**To do**
Reproduce every record below exactly as written, leaving out any pictures.

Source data
+ + +

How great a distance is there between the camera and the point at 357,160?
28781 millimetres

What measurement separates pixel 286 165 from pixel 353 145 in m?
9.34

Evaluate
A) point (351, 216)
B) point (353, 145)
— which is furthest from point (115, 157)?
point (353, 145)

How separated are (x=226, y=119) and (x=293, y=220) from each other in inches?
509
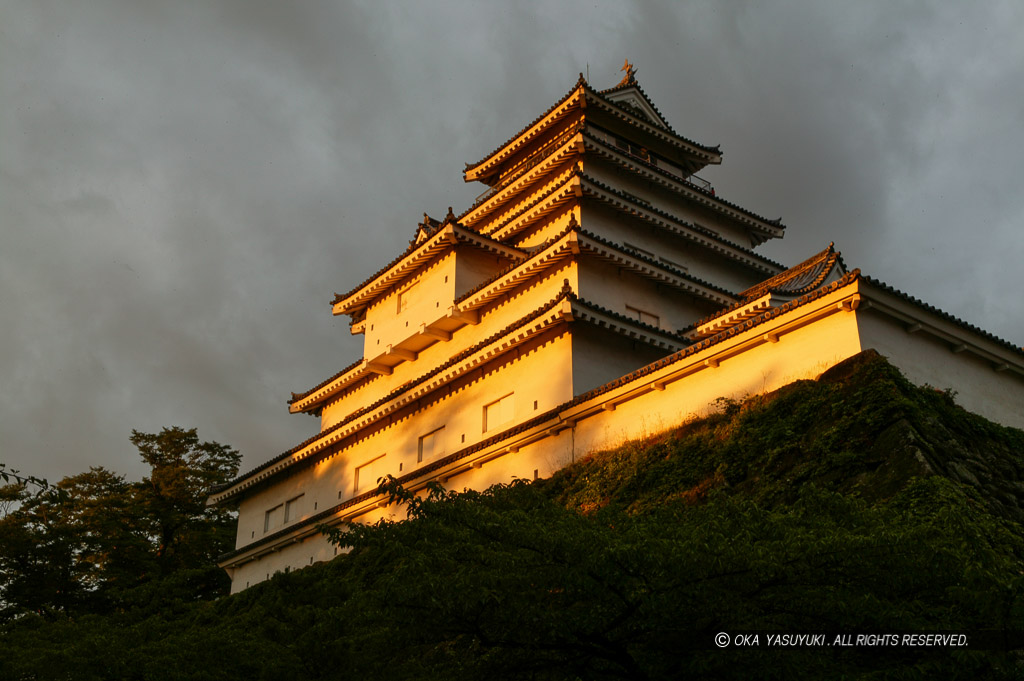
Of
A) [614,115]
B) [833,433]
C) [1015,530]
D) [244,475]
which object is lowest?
[1015,530]

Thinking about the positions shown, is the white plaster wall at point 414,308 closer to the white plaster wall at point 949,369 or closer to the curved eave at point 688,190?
the curved eave at point 688,190

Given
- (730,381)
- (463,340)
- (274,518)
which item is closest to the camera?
(730,381)

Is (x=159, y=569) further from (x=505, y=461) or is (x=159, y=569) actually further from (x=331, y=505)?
(x=505, y=461)

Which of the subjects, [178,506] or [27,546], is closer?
[27,546]

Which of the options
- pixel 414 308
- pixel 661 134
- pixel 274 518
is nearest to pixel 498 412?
pixel 414 308

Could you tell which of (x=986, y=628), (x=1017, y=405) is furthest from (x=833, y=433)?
(x=1017, y=405)

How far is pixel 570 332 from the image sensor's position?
75.7 ft

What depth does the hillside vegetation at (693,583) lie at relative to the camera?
847cm

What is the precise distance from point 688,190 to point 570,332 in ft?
41.1

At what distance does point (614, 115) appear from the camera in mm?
A: 34531

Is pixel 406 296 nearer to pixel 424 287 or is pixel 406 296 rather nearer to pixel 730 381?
pixel 424 287

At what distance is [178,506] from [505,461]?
78.4ft

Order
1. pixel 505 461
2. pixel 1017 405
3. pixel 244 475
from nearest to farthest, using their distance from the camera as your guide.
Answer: pixel 1017 405 → pixel 505 461 → pixel 244 475

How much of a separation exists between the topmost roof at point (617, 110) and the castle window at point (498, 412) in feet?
45.8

+ + +

**Result below**
How great a distance is there between the camera and the point at 357,160?
28781 millimetres

What measurement separates pixel 286 165 from pixel 353 145 in m?
9.34

Evaluate
A) point (351, 216)
B) point (353, 145)
— which is furthest from point (115, 157)?
point (353, 145)

How separated are (x=226, y=119) and (x=293, y=220) from each other in inches?
509
Of
A) [614,115]
B) [833,433]
C) [1015,530]
D) [244,475]
which object is lowest?
[1015,530]

Thinking about the positions shown, is the white plaster wall at point 414,308 closer to the white plaster wall at point 949,369 or closer to the curved eave at point 688,190?
the curved eave at point 688,190

Given
- (730,381)
- (463,340)
- (274,518)
which item is closest to the camera?
(730,381)

Is (x=159, y=569) further from (x=505, y=461) or is (x=159, y=569) actually further from (x=331, y=505)?
(x=505, y=461)

Which of the subjects, [178,506] or [27,546], is closer?
[27,546]

Which of the options
- pixel 414 308
- pixel 661 134
- pixel 274 518
is nearest to pixel 498 412?
pixel 414 308

Could you tell which of (x=986, y=628), (x=1017, y=405) is furthest from (x=833, y=433)?
(x=1017, y=405)

How far is pixel 570 332 from the image sensor's position?
75.7 ft

What depth does the hillside vegetation at (693,583) lie at relative to the camera?
847cm

What is the precise distance from point 688,190 to point 570,332 in ft?
41.1

At what distance does point (614, 115) appear from the camera in mm?
A: 34531

Is pixel 406 296 nearer to pixel 424 287 or is pixel 406 296 rather nearer to pixel 730 381?
pixel 424 287

At what distance is [178,506] from [505,461]?
78.4ft

Order
1. pixel 505 461
2. pixel 1017 405
3. pixel 244 475
from nearest to farthest, using their distance from the camera as your guide.
Answer: pixel 1017 405 → pixel 505 461 → pixel 244 475

How much of a separation exists between the topmost roof at point (617, 110) and the castle window at point (498, 412) in feet?
45.8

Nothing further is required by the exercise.